当第3四半期連結累計期間において、当四半期報告書に記載した事業の状況、経理の状況等に関する事項のうち、投資者の判断に重要な影響を及ぼす可能性のある以下の事項を追加しております。
なお、文中の将来に関する事項は、当四半期連結会計期間の末日現在において当社グループが判断したものであります。
再生可能エネルギー発電事業におけるアレンジメント等に関するリスク
当社グループは、太陽光発電をはじめとする再生可能エネルギー発電事業について、投資家に投資機会を提供するアレンジメント業務を受託しております。当社グループで取り組むプロジェクトの中心である太陽光発電事業では、固定価格買取制度による電気の買取価格は年々低下しております。
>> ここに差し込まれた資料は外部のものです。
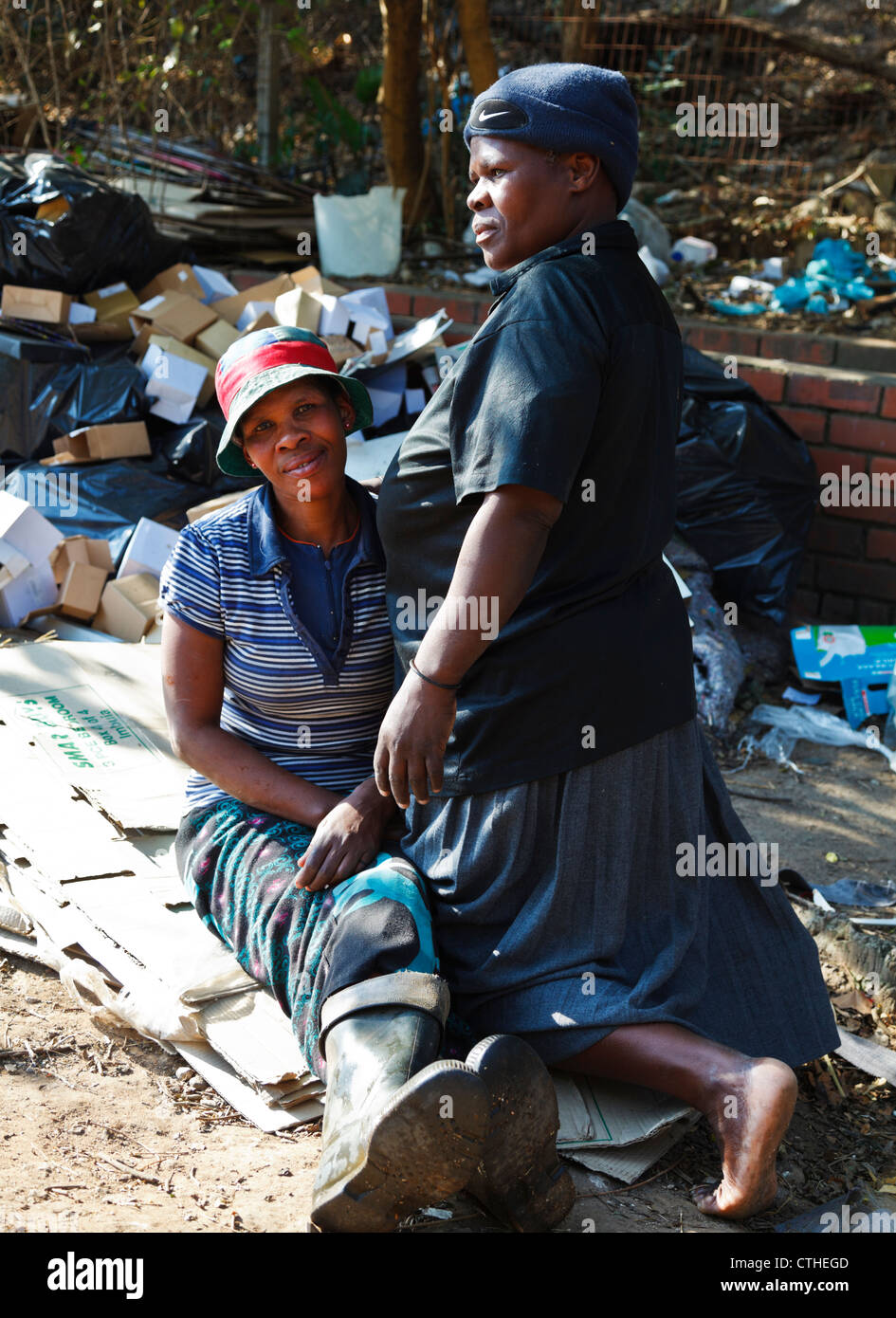 The plight of the poor in Africa as these African woman are forced to live and work in the streets of a city in - Stock Image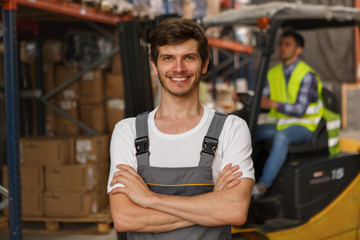 Front view of handsome workerof warehouse smiling, posing and looking at camera. Specialist wearing in acid green reflective waistcoat, loader operating forklift on background.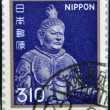A stamp printed in Japan shows a metal sculpture of K��mokuten. One of the four heavenly guardians, the king of the West - Stock Photo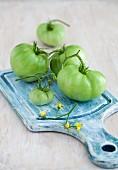 Grüne Tomaten auf einem blauen Schneidebrett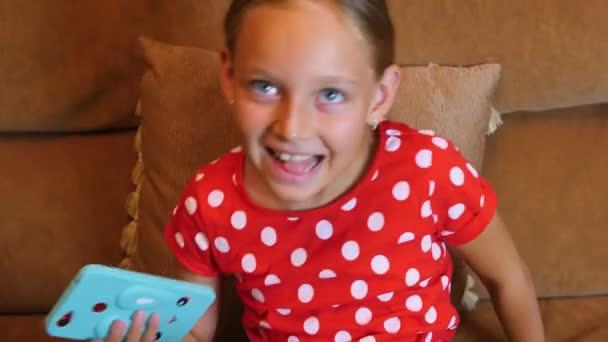 Veselá dospívající dívka usmívá a pomocí smartphone na pohovku v domácím místnosti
このような環境において、発電所を開発する優良プロジェクトの獲得競争と発電所開発業者・投資家双方ニーズに機動的に対応すべく、アレンジメント業務受託と並行して、プロジェクトを当社で確保した上で、投資家に紹介、売却する施策を推進しております。
プロジェクト確保に際しての投資判断については、開発のシミュレーションをして事業収益性、売却時の予想収益を確認した上で、用地確保や開発を決定しておりますが、取得後に想定外の制度の変更や自然災害や火災等が発生し、これらに十分な対処ができない場合、プロジェクトの収益性が低下する可能性があります。なお、自然災害や火災等による被害に関しては、発電所に対する動産総合保険等により当社業績への影響の最小化に努めております。
文中の将来に関する事項は、当四半期連結会計期間の末日現在において当社グループ(当社及び連結子会社)が判断したものであります。
当第3四半期連結累計期間におけるわが国の経済は、企業収益や雇用・所得環境の改善が続く中、景気は緩やかな回復基調が続いております。一方、円高進行や新興国経済の減速懸念、英国のEU離脱の影響などから景気が下押しされるリスクがあり、今後の見通しは不透明感が高まる状況となっております。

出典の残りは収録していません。